Army marches toward VOIP
- By John Rendleman
- Jan 11, 2008
The Army plans to migrate all of its circuit-switched voice communications to packet-switched voice-over-IP technology, said Col. Scot Miller, head of the organization that builds and runs the Army's global telecommunications network.
The transition to VOIP, implementation of a unified communications architecture and the movement to centralize IT applications in area processing centers are the three primary initiatives that will dominate the agenda of the Army's networking group for the foreseeable future, Miller said.
The primary advantages of VOIP compared to the older technology it will replace are that it will let the Army carry voice and data traffic on a single converged network in addition to supporting a variety of new services that combine the Army's other business and military applications with voice calling and messaging, said Miller, who is project manager of Defense Communications and Army Switched Systems.

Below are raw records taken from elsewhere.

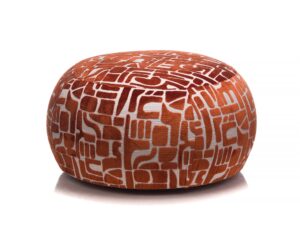 Puf elegancki tapicerowany prosty Claresa M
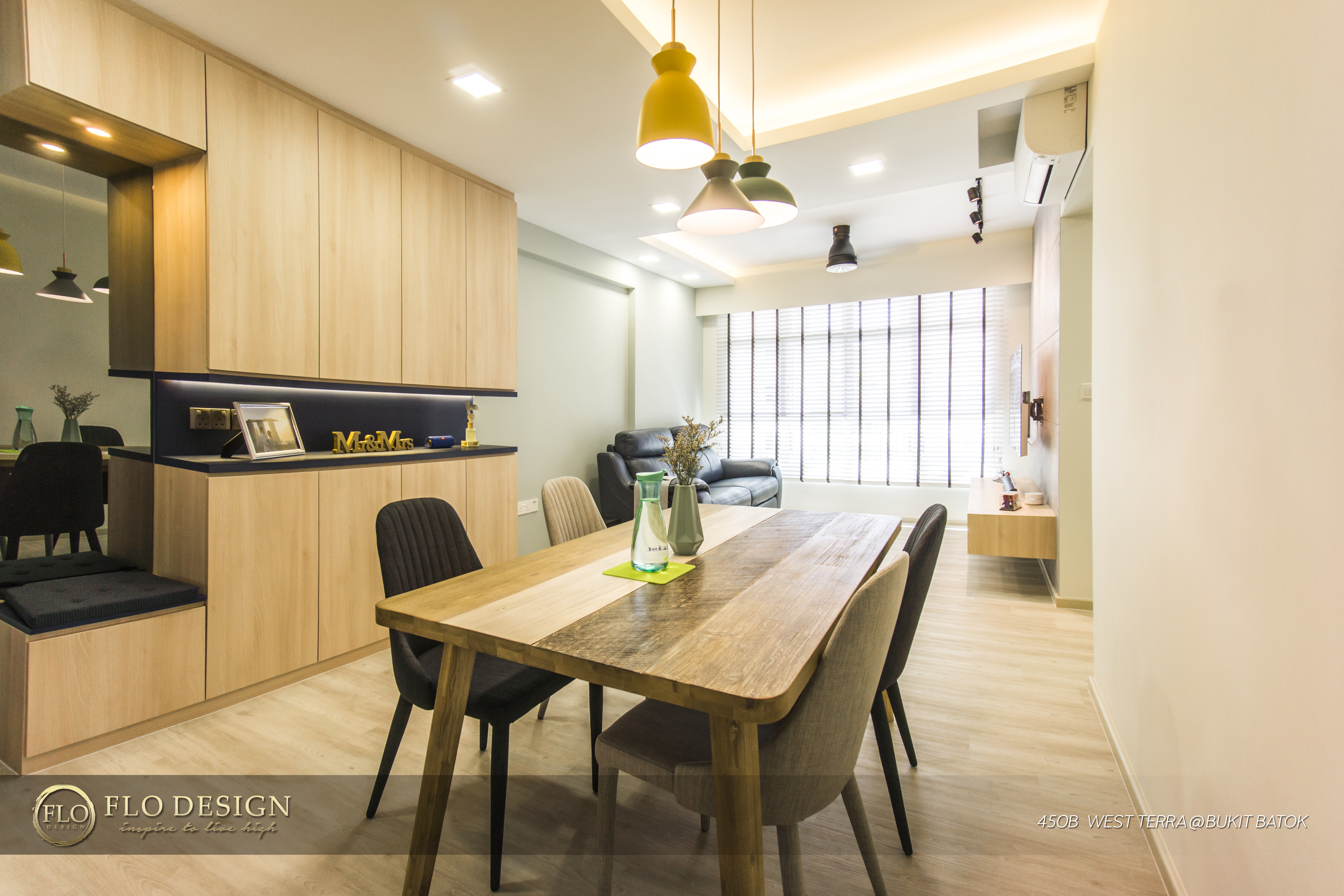 Contemporary, Industrial, Scandinavian Design - Living Room - HDB 4 Room - Design by Flo Design Pte Ltd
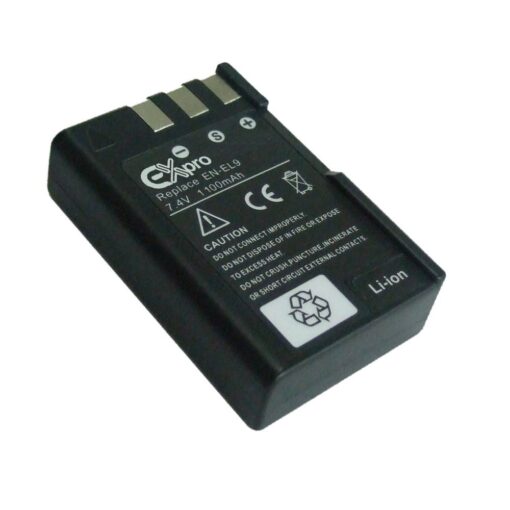 EN-EL9, ENEL9, EL-EL9e, EL-EL9a, Ex-Pro Nikon Li-on Digital Camera Battery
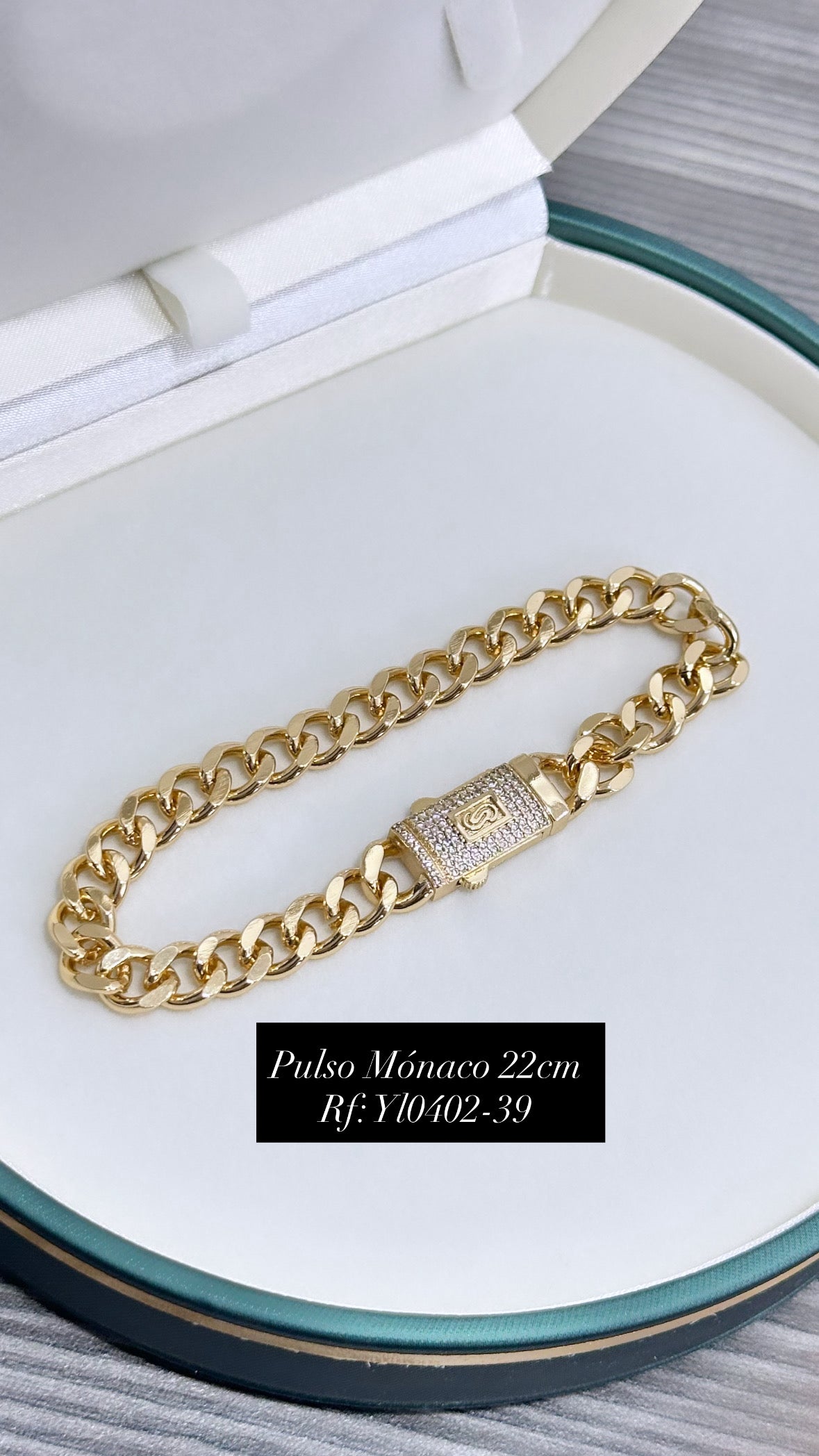 Pulsera dorada referencia 112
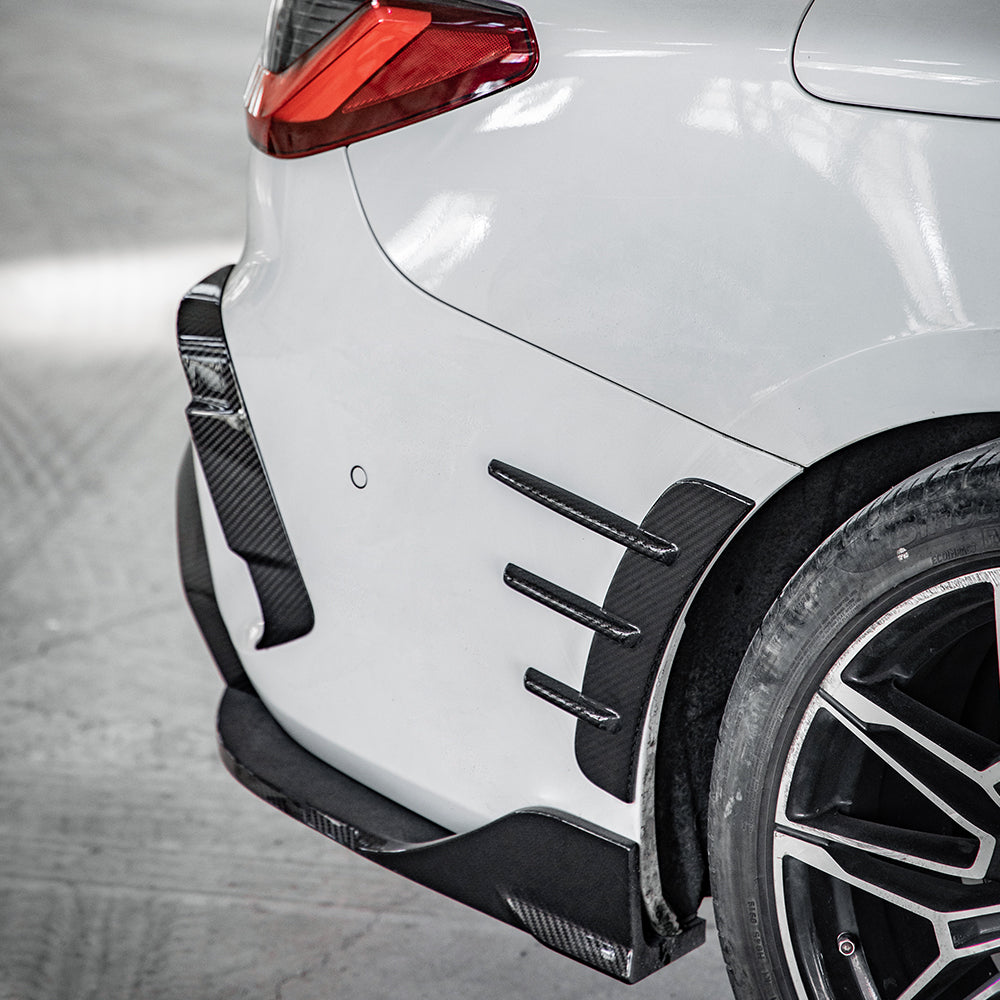 SOOQOO BMW 4 Series G22 SQ Style Carbon Fiber Rear Wheel Arch Trim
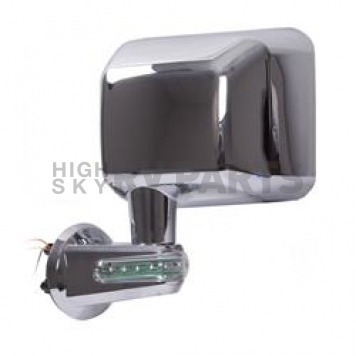 Rugged Ridge Exterior Mirror Manual Rectangular Single - 1101015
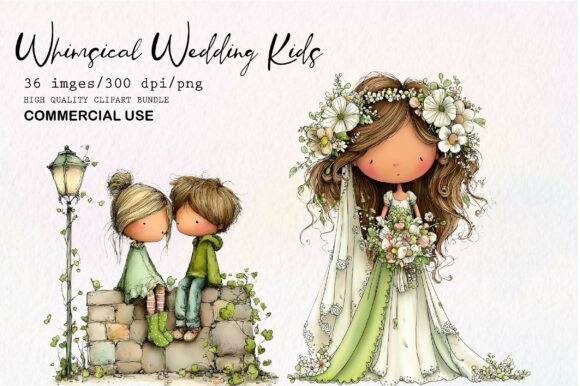 Download Whimsical Wedding Kids Clipart - Premium Resources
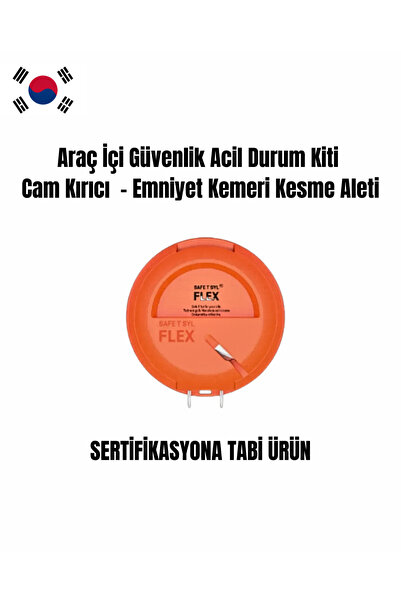 SANSKORE Safe T Syl Flex Araç Içi Güvenlik Acil Durum Kiti Cam Kırıcı Emniyet...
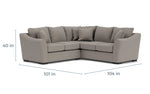 254890139:Brazil Tux Loveseat Sectional,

Although the Defense Department may not authorize the use of VOIP for the Army's crucial command-and-control traffic for another year or two, 'it's a guarantee that we're going to go to an all voice-over-IP construct,' Miller said during a presentation to the American Council for Technology/Industry Advisory Council in Arlington, Va.
The Defense Information Systems Agency, as the lead agency responsible for the Pentagon's networks and IT systems, is evaluating VOIP to assess whether it meets the strict availability and operational standards that are necessary before it can be used to carry command-and-control voice calls for the military. DISA likely won't approve the use of end-to-end VOIP technology until 2009 or 2010, Miller added.
In the meantime, the Army is preparing for its migration to VOIP with a small pilot of the technology and has started, on a small scale, to install VOIP-enabled circuit switches at network hubs. As it introduces initial VOIP capabilities into the network, the Army will start to allow noncommand-and-control users to subscribe to VOIP services but will preserve circuit switching in significant portions of its voice infrastructure to support command-and-control calls, according to Miller.
In the second phase implementation, the Army will extend VOIP availability by installing VOIP equipment in local-area networks on Army installations and gradually supplant circuit-switched calling with VOIP. When it becomes technically feasible, command-and-control users will be allowed to subscribe to VOIP services, Miller said.
In the third and final implementation phase, the Army will install VOIP equipment in all of its networking hubs and outlying installations, eliminating the last of its circuit-switched gear and completing the transition of all users to VOIP, Miller said.